* **PROBLEM DESCRIPTION**
The range runs from the line containing "Family commande série" through the last line of the material below; retype it exactly, leaving out the pictures.

——————

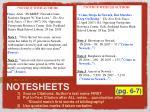 notesheets1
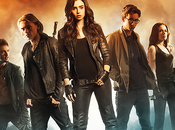 Family commande série adaptation Mortal Instruments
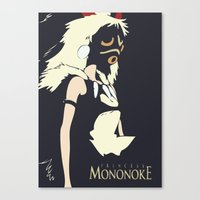 princess mononoke Canvas Prints featuring Princess Mononoke by Studio Momo╰༼ ಠ益ಠ ༽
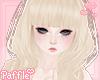 P| Dysnee Blonde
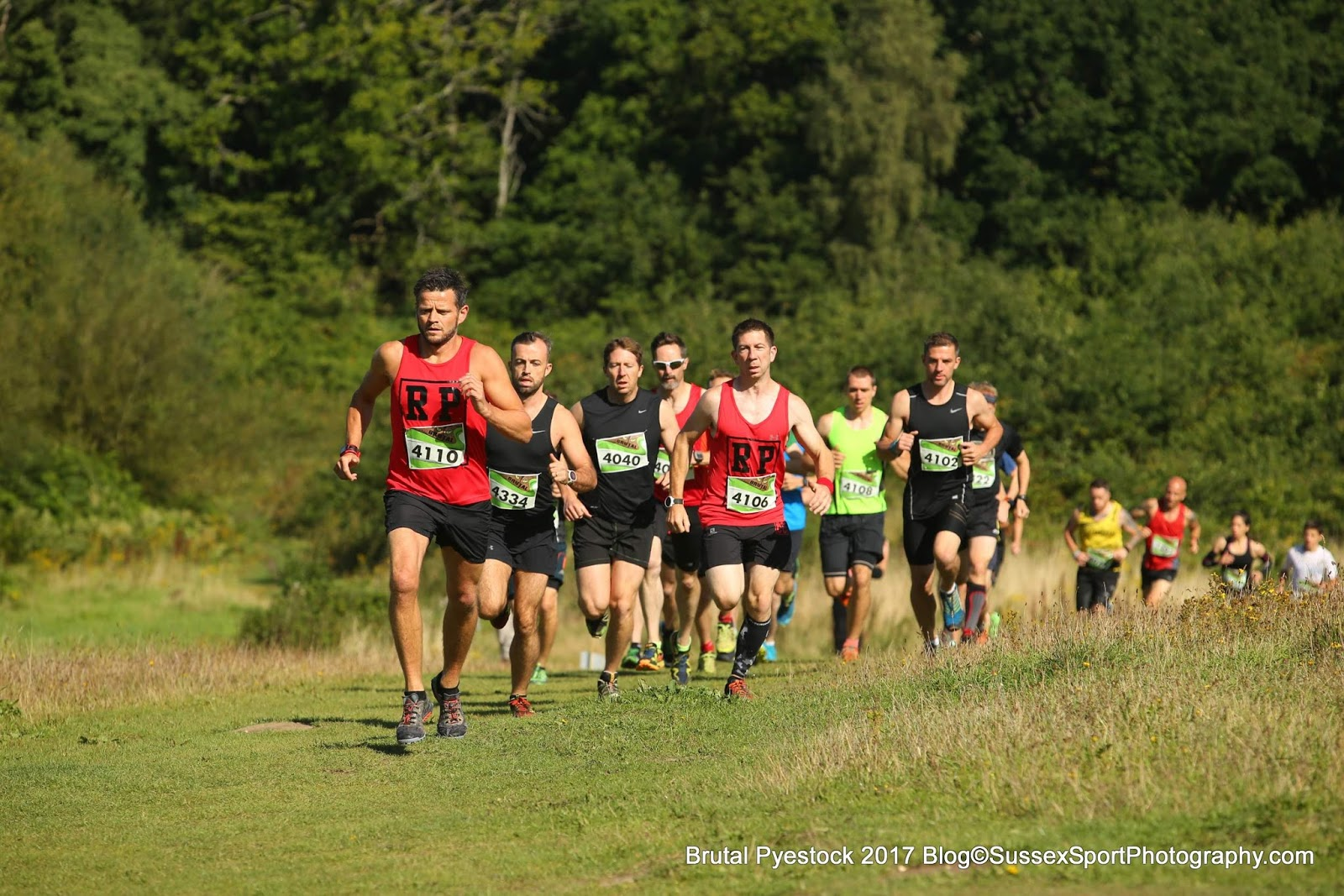 sussex sportive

——————

* **SOLUTION TO THIS TASK**
 Family commande série adaptation Mortal Instruments
 princess mononoke Canvas Prints featuring Princess Mononoke by Studio Momo╰༼ ಠ益ಠ ༽
 P| Dysnee Blonde
 sussex sportive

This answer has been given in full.